Recently, recoverable DN hydrogels composed of a physically crosslinked first network (i.e., alginate19 and agarose20) have been reported. However, heating to elevated temperatures for extensive periods of time (i.e., 80°C for 1 day and 100°C for 30 min for alginate and agar, respectively) was needed for recovery, which is impractical for many applications. Additionally, only less than 70 % energy recovery was reported. Other recoverable DN hydrogels have not been able to replicate the elevated mechanical properties of DN.2123

Marine mussels secrete adhesive proteins that enable these organisms to bind to different surfaces in a wet environment.24, 25 These proteins contain a unique amino acid, 3,4-dihydroxyphenylalanine (DOPA), with a catechol side chain that is capable of binding to both organic and inorganic surfaces through either covalent crosslinking or strong reversible bonds.26 Hydrogels constructed by catechol-metal ions complexation,27, 28 catechol-boronate complexation,29 and catechol-inorganic nanoparticles interfacial binding30 have demonstrated self-healing property. Specifically, the reversible bond formed between a catechol and a metal surface averaged around 800 pN, reaching 40 % that of a covalent bond.31 Our lab previously exploited this interaction to create nanocomposite hydrogels with improved strength and toughness by incorporating network-bound catechol and a nano-silicate, Laponite.3234 These nanocomposite hydrogels were capable of sustaining repeated large strain (0.8) deformation and recovery without fracturing.32

In this work, we tested the hypothesis that the incorporation of catechol and Laponite can be used to construct recoverable DN hydrogels. Both network-bound catechol and Laponite were introduced into the first network and the influence of catechol-Laponite interaction on the recovery property of the nanocomposite DN hydrogel was evaluated.

Experimental

Materials

Acrylamide (AAm) and 2-acrylamido-2-methyl-1-propanesulfonic acid (AMPS) were purchased from Sigma Aldrich (St. Louis, MO). N,N’-Methylene-bisacrylamide (MBAA) and 2,2-dimethoxy-2-phenylacetophenone (DMPA) were obtained from Acros Organics (Geel, Belgium). Dimethyl sulfoxide (DMSO) was purchased from Fisher Scientific Co. (Pittsburgh, PA). Dopamine methacrylamide (DMA), which contained the adhesive catechol and polymerizable methacrylate group, was synthesized as previously described.35 Laponite XLG was a gift from Southern Clay Products, Inc. (Austin, TX).

Synthesis of hydrogel

The double network hydrogels were prepared in two steps. To prepare the first network, Laponite, AAm, and AMPS were dissolved in deionized water. DMA and MBAA were dissolved in an aqueous solution containing 50 % DMSO. DMPA was dissolved in anhydrous ethanol at 10 mg/ml. These three solutions were mixed together to give the precursor solution for the first network, and the combined monomer (AAm/AMPS/DMA) concentration was kept at 1 M in the precursor solution. The concentration of AAm and AMPS were kept at equimolar while the concentration of DMA was kept at either 0–10 mol% relative to the total concentration of the monomers. The crosslinker (MBAA) and the photoinitiator (DMPA) were kept at 4 and 0.1 mol%, respectively, relative to the monomers. Laponite was kept at 0–4 wt% in the precursor solution. The precursor solution was deoxygenated with three vacuum-nitrogen purge cycles32 and photo-irradiated for 2.5 h in a mould consisting of two glass plates separated by 1.5 mm thick rubber spacer using a UV crosslinker (XL-1000, Spectronics Corporation, Westbury, NY) located in a nitrogen-filled glove box (830-ABB Plas-Labs, Lansing, MI). The first network hydrogels were denoted using the notation DxLy, where x is the mol % of the DMA relative to monomer and y is the wt% of Laponite.

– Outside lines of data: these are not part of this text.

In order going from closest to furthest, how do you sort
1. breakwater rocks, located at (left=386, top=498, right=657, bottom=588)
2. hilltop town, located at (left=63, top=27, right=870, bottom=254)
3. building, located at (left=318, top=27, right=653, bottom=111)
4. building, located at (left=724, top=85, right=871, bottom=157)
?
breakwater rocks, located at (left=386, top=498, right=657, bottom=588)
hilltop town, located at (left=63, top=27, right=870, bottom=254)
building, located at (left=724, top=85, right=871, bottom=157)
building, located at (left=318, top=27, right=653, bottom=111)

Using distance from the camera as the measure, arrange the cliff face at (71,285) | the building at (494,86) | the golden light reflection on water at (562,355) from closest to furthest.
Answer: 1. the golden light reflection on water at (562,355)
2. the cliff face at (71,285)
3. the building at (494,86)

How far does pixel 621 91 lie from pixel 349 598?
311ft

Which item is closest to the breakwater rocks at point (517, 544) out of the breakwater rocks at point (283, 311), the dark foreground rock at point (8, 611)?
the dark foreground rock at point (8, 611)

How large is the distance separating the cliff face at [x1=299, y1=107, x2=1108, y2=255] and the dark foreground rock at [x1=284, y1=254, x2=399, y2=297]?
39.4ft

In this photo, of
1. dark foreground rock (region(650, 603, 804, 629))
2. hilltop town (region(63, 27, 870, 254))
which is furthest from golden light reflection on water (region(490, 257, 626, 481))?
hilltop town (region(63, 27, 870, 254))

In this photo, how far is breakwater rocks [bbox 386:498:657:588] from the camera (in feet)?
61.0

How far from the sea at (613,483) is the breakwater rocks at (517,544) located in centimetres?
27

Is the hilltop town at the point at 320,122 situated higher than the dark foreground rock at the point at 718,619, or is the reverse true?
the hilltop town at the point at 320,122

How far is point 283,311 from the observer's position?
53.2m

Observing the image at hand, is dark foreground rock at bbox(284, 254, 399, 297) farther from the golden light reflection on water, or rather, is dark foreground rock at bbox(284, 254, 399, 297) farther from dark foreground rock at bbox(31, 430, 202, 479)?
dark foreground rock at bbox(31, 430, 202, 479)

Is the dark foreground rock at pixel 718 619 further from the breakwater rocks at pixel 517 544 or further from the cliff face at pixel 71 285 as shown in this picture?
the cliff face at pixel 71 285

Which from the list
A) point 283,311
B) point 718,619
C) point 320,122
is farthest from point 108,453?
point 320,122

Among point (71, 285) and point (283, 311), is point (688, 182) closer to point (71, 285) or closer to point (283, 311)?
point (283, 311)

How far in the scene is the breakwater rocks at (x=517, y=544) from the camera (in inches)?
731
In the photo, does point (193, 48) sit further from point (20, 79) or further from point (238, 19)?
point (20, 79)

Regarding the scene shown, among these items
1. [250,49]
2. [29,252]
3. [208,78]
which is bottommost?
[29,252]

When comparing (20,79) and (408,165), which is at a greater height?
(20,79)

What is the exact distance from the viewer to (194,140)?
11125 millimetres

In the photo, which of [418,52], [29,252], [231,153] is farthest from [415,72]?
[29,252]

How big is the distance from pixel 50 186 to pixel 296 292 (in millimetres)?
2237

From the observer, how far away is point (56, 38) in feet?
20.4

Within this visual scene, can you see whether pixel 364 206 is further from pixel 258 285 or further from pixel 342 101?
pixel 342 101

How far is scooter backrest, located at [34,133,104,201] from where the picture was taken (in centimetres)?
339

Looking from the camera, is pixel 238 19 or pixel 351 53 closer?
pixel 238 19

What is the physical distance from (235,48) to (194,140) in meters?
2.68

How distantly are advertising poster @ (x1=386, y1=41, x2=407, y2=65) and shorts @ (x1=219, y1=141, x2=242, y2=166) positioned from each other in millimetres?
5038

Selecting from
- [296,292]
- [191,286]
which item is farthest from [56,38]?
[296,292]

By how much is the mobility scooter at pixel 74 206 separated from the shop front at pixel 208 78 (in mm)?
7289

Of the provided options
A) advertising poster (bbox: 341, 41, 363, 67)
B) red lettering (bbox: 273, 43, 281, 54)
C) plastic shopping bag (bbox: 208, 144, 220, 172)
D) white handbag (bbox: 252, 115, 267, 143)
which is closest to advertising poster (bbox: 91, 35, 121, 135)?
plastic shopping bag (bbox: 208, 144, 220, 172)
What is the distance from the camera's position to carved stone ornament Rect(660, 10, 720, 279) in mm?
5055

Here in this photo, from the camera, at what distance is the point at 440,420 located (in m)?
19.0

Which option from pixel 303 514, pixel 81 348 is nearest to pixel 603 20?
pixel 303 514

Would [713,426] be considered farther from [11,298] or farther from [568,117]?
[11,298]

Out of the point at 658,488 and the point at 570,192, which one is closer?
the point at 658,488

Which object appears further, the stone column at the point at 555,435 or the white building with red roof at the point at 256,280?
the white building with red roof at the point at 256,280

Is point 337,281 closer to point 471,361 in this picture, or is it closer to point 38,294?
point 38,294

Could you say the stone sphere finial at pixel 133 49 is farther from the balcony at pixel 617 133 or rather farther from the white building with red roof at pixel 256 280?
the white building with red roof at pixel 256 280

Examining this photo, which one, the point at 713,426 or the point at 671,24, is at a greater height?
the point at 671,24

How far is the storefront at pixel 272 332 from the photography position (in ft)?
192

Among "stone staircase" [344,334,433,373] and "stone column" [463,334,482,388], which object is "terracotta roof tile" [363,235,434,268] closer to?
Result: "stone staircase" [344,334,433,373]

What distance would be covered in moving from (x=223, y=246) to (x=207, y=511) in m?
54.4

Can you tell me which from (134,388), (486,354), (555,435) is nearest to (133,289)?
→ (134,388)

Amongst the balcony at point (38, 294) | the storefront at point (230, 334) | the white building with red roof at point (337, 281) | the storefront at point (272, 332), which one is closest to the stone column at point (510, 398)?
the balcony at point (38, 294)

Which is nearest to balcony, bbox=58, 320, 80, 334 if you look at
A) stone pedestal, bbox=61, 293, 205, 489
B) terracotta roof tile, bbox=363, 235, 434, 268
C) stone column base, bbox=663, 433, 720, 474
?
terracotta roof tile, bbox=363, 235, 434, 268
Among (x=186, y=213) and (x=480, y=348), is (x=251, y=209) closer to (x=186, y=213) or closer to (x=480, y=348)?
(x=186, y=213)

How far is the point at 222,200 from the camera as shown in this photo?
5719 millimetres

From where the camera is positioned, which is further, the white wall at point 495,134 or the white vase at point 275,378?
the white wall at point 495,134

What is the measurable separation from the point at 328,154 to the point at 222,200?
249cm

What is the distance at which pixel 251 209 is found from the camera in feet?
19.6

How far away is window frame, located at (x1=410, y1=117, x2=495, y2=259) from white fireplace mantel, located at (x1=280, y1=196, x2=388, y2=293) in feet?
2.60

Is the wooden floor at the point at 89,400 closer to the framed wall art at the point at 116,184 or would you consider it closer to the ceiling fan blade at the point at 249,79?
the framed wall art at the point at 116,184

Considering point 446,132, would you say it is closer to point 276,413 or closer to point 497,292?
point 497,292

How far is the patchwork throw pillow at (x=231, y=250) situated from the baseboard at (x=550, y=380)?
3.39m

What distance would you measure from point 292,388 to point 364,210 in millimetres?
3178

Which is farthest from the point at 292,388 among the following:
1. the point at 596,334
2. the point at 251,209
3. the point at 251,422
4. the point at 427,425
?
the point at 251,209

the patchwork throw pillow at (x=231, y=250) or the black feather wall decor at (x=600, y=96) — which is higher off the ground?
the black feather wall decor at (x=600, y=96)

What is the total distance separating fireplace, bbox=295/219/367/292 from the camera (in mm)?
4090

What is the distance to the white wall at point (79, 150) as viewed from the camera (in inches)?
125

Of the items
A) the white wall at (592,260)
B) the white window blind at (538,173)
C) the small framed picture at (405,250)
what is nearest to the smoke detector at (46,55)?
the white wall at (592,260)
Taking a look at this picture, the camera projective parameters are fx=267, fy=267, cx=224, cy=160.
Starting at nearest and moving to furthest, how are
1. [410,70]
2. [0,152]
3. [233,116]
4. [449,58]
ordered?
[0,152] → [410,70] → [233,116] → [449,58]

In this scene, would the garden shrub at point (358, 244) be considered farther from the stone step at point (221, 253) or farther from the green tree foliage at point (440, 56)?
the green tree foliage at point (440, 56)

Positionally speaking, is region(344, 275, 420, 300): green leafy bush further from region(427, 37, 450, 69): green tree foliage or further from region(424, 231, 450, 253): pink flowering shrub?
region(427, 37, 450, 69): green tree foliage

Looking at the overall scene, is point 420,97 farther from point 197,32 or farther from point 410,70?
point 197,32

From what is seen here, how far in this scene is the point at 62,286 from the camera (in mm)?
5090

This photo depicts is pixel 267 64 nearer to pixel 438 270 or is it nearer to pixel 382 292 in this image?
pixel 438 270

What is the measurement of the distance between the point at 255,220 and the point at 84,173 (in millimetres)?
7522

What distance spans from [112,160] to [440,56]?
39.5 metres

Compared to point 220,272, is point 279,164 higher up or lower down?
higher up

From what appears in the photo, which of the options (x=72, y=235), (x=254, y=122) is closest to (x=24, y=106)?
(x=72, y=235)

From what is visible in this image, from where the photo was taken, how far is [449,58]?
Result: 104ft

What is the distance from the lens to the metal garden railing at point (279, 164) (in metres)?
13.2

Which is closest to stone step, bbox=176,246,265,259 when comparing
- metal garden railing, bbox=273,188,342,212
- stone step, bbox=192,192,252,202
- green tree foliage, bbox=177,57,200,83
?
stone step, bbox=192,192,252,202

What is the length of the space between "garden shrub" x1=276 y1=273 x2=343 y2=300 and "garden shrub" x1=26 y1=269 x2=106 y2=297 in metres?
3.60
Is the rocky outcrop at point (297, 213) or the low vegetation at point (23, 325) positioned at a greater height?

The first network hydrogel was submerged in the degassed second network precursor solution, composed of 2 M AAm, 0.1 mol % MBAA and DMPA for 24 h. The swollen hydrogel that was infused with the second network precursor solution was photo-irradiated for 2.5 h in a nitrogen-filled glove box. DN hydrogels were denoted using the notation DxLy/DN. A second network composed of PAAm was also synthesized by photo-irradiating the precursor solution.

Hydrogel characterization

Fourier transform infrared (FTIR) spectra of the dried samples were obtained using a Perkin Elmer Spectrum One spectrometer. Equilibrium water content (EWC) was determined by incubating the hydrogels in mildly acidic water (pH = 3.5) and vacuum-dried for 2 days. EWC was defined as:

EWC=MsMdMs×100% (1)

where Ms and Md are the mass of swollen and dried hydrogels, respectively. The mass ratio between the second network and the first network within a DN (Rmass) was defined as:

Rmass=MDNMFNMFN (2)

where MFN and MDN denote the average dry mass of the first network and its corresponding DN hydrogel, respectively.

Compression testing

Unconfined, uniaxial compression testing was performed using an ElectroForce 3200 Series III Test Instrument (Bose Corporation, Eden Prairie, MN, USA). Hydrogels (n = 3) were compressed at a rate of 1.8 mm/min until the sample fractured. The dimensions of each hydrogel (diameter ~ 7 mm; thickness ~ 3 mm) were measured using a digital caliper immediately before testing. Stress was determined based on the measured load divided by the initial surface area of the sample. Strain was determined by dividing the change in the position of the compressing plate by the initial thickness of the hydrogel. Toughness was determined by the integral of the stress-strain curve. The elastic modulus was taken from the slope of the stress-strain curve between a strain of 0.05 and 0.15.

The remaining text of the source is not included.